(SOURCE EXTRACT)
"""
X-Git-Url: http://git.onelab.eu/?a=blobdiff_plain;f=include%2Fasm-sparc64%2Fsystem.h;h=a18ec87a52c1b2530c55f5dd2452133c5ce4703c;hb=43bc926fffd92024b46cafaf7350d669ba9ca884;hp=fd12ca386f486047b141926aa41890f2d129d095;hpb=cee37fe97739d85991964371c1f3a745c00dd236;p=linux-2.6.git

diff --git a/include/asm-sparc64/system.h b/include/asm-sparc64/system.h
index fd12ca386..a18ec87a5 100644
--- a/include/asm-sparc64/system.h
+++ b/include/asm-sparc64/system.h
@@ -28,6 +28,49 @@ enum sparc_cpu {
 #define ARCH_SUN4C_SUN4 0
 #define ARCH_SUN4 0
 
+/* These are here in an effort to more fully work around Spitfire Errata
+ * #51.  Essentially, if a memory barrier occurs soon after a mispredicted
+ * branch, the chip can stop executing instructions until a trap occurs.
+ * Therefore, if interrupts are disabled, the chip can hang forever.
+ *
+ * It used to be believed that the memory barrier had to be right in the
+ * delay slot, but a case has been traced recently wherein the memory barrier
+ * was one instruction after the branch delay slot and the chip still hung.
+ * The offending sequence was the following in sym_wakeup_done() of the
+ * sym53c8xx_2 driver:
+ *
+ *	call	sym_ccb_from_dsa, 0
+ *	 movge	%icc, 0, %l0
+ *	brz,pn	%o0, .LL1303
+ *	 mov	%o0, %l2
+ *	membar	#LoadLoad
+ *
+ * The branch has to be mispredicted for the bug to occur.  Therefore, we put
+ * the memory barrier explicitly into a "branch always, predicted taken"
+ * delay slot to avoid the problem case.
+ */
+#define membar_safe(type) \
+do {	__asm__ __volatile__("ba,pt	%%xcc, 1f\n\t" \
+			     " membar	" type "\n" \
+			     "1:\n" \
+			     : : : "memory"); \
+} while (0)
+
+#define mb()	\
+	membar_safe("#LoadLoad | #LoadStore | #StoreStore | #StoreLoad")
+#define rmb()	\
+	membar_safe("#LoadLoad")
+#define wmb()	\
+	membar_safe("#StoreStore")
+#define membar_storeload() \
+	membar_safe("#StoreLoad")
+#define membar_storeload_storestore() \
+	membar_safe("#StoreLoad | #StoreStore")
"""
(ENTRIES SUPPLIED)
"""
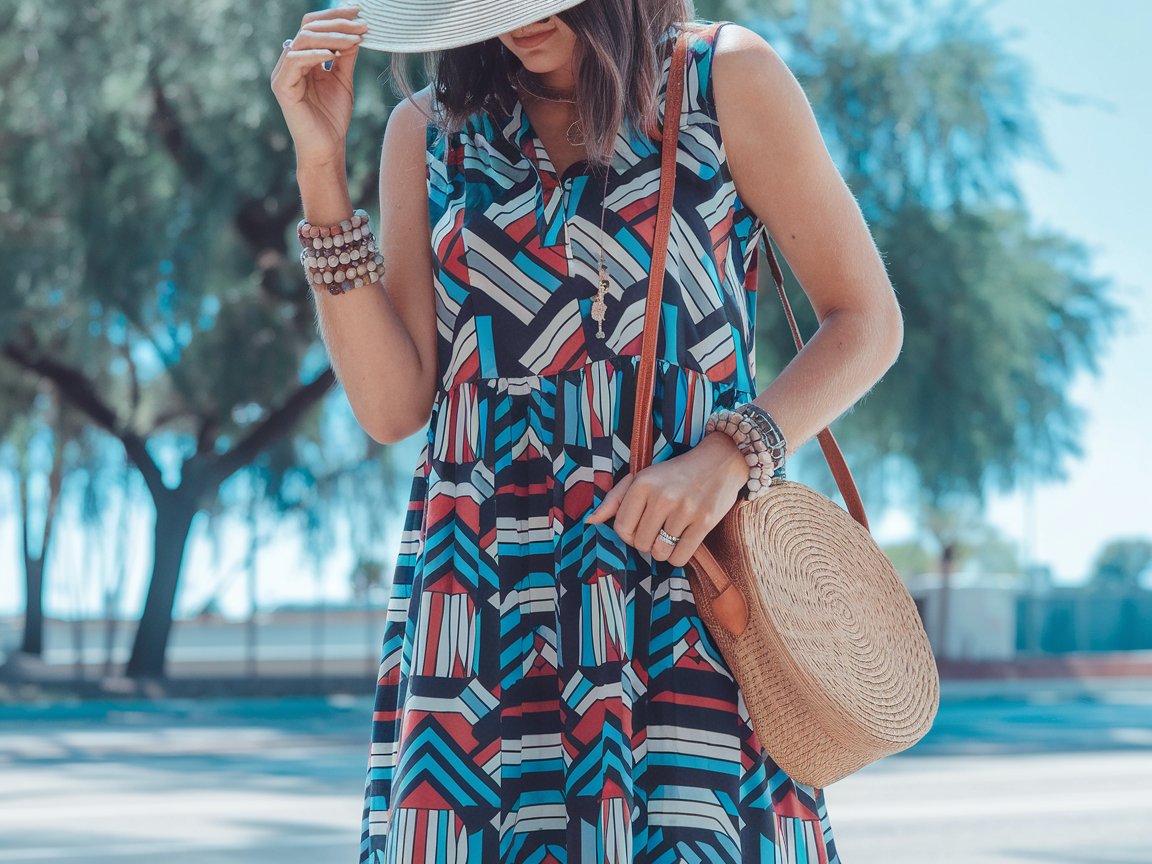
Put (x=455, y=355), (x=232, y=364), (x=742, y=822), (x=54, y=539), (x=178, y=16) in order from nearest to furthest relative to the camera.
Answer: (x=742, y=822), (x=455, y=355), (x=178, y=16), (x=232, y=364), (x=54, y=539)

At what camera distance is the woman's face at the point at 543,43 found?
1494 mm

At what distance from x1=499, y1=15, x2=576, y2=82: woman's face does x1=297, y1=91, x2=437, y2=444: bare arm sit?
0.18 meters

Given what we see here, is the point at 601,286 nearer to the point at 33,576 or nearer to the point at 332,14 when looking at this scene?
the point at 332,14

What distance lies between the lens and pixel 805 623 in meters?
1.34

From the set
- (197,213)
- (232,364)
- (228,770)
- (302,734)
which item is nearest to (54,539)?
(232,364)

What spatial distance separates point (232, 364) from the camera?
1578cm

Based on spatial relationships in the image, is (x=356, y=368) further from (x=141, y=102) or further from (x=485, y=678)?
(x=141, y=102)

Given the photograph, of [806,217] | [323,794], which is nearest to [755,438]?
[806,217]

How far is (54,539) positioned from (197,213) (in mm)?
9400

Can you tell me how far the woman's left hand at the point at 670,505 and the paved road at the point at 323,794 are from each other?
450 centimetres

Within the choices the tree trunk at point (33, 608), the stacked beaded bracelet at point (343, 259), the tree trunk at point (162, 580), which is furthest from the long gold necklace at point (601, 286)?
the tree trunk at point (33, 608)

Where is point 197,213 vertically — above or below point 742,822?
above

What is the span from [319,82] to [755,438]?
604mm

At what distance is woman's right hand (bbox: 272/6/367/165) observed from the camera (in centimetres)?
149
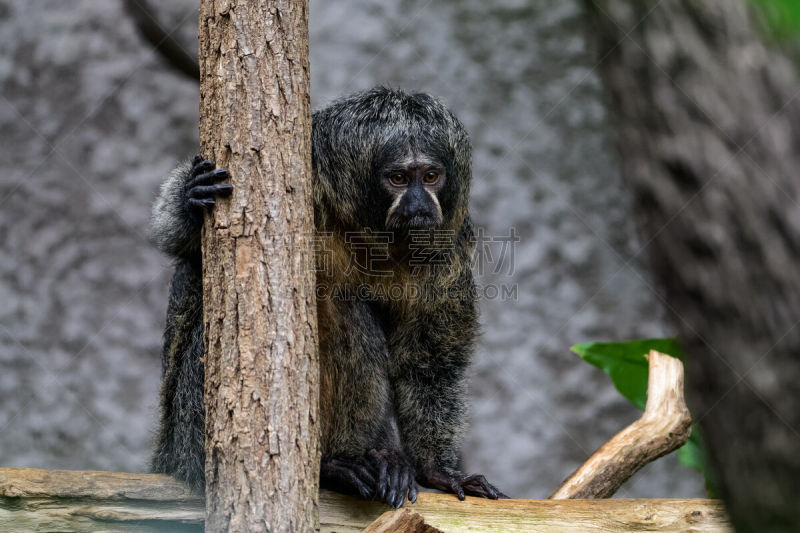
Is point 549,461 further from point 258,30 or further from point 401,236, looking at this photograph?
point 258,30

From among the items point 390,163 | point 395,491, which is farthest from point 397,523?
point 390,163

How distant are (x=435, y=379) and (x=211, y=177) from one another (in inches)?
78.2

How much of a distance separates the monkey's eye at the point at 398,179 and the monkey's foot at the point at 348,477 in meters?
1.50

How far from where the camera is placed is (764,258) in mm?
1856

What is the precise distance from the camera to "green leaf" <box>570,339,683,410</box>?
5.02 m

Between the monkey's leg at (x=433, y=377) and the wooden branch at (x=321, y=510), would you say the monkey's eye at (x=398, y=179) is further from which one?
the wooden branch at (x=321, y=510)

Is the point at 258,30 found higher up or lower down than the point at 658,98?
higher up

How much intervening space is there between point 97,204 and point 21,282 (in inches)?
38.8

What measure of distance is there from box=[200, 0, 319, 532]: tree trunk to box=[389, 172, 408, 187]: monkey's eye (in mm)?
824

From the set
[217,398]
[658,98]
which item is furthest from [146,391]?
[658,98]

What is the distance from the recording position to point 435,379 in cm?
464

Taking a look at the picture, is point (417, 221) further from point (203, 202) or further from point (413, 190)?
point (203, 202)

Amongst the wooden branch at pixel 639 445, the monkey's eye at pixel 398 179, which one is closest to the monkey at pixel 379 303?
the monkey's eye at pixel 398 179

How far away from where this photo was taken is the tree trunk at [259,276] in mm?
3029
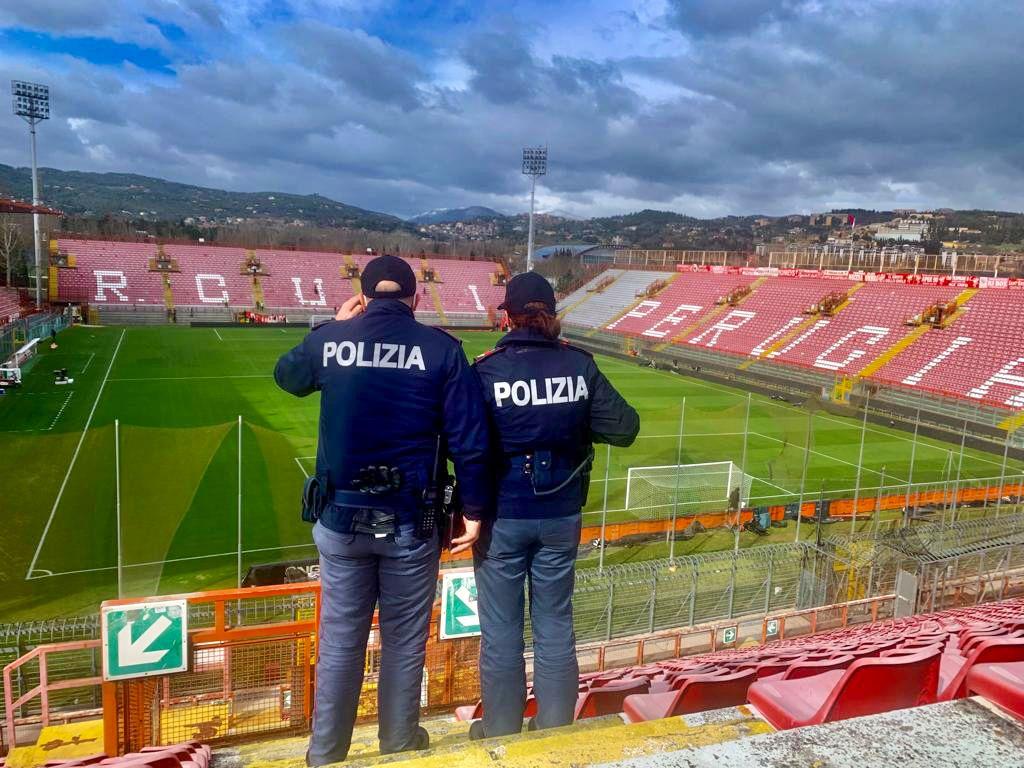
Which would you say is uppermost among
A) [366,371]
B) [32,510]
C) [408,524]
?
"""
(STATED GOAL) Name every macro in the system.h diff above that is defined as a call to membar_safe, and give the barrier type string that each one passes.

(SOLUTION TO THE EXERCISE)
- mb(): "#LoadLoad | #LoadStore | #StoreStore | #StoreLoad"
- rmb(): "#LoadLoad"
- wmb(): "#StoreStore"
- membar_storeload(): "#StoreLoad"
- membar_storeload_storestore(): "#StoreLoad | #StoreStore"